Cuando se fue del país donde ambas vivíamos, no se despidió. No recuerdo cómo me enteré de su partida, pero me quedó un sinsabor triste. Era de la gente que te echa ese cuento tonto de que no le gustan las despedidas, pero la falta de una es algo que puede doler y dejarte en el limbo. En aquellos años, significaba también perder el contacto, porque no quedaba una dirección postal, un número de teléfono, un rastro para retomar la conversación.

Luego pasó el tiempo y vinieron las redes sociales. La encontré en alguna y pensé en escribirle, pero jamás lo hice. Tampoco era muy activa en ellas. Quiero pensar que también me buscó y que le bastó con ver mis esporádicas actualizaciones.

Aunque vivíamos en países diferentes, más de alguna vez sentí necesidad de verla, de salir a tomar un café con ella, de encontrarla para ir a matar el tiempo en librerías, de comer en algún changarro callejero o en algún mercadito vecinal, de simplemente conversar, de contarle cosas con la franqueza y la confianza que solamente tenía con ella. Siempre me hizo falta.
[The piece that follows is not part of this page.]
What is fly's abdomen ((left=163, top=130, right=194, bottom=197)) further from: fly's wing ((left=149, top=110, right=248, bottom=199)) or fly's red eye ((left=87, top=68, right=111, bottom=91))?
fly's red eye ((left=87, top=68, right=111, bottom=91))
El 15 de febrero me desayuné la noticia de su muerte porque alguien mencionó su fallecimiento en una red social. No pude preguntarle a nadie qué le pasó. Alguien comentó que fue un cáncer y no me extrañó, porque jamás dejó el maldito cigarro. Hubiera preferido que sufriera un infarto fulminante, un accidente, algo rápido. Pensé en tantas cosas. Imaginé otras más. Me dolió su dolor. Me dolió no estar ahí para abrazarla, para acompañarla, para ayudarla en lo que necesitara.

Un mes antes de su muerte soñé con ella un par de veces. No pasaba nada importante. Simplemente andábamos en alguna ciudad, buscando algo, de compras, hablando y riendo como siempre, como antes, como entonces. Me extrañó lo vívido de ambos sueños y pensé, como tantas otras veces, que debía intentar comunicarme por redes. Nunca lo hice.

La he llorado mucho, en diferentes momentos. La pienso a diario. Los recuerdos vienen en micro dosis. Una escena, un color, su risa, su voz. No me atrevo a escuchar la canción que más nos gustaba de Nacha Guevara: “Para cuando me vaya / no habrá amanecido / ni para el amor / ni para el olvido. / Para cuando me vaya / la vida nos premia/ poniendo los sueños de penitencia”.

Pero mi amiga seguirá estando. Habita en mí. En esas migas de recuerdos fundamentales que repartió a lo largo del tiempo de nuestra amistad. En el misterio de los afectos que unen a dos personas y que perviven más allá de las separaciones, de los silencios y de la propia muerte.

(Publicado en La Prensa Gráfica, sección de opinión, domingo 24 de marzo, 2024).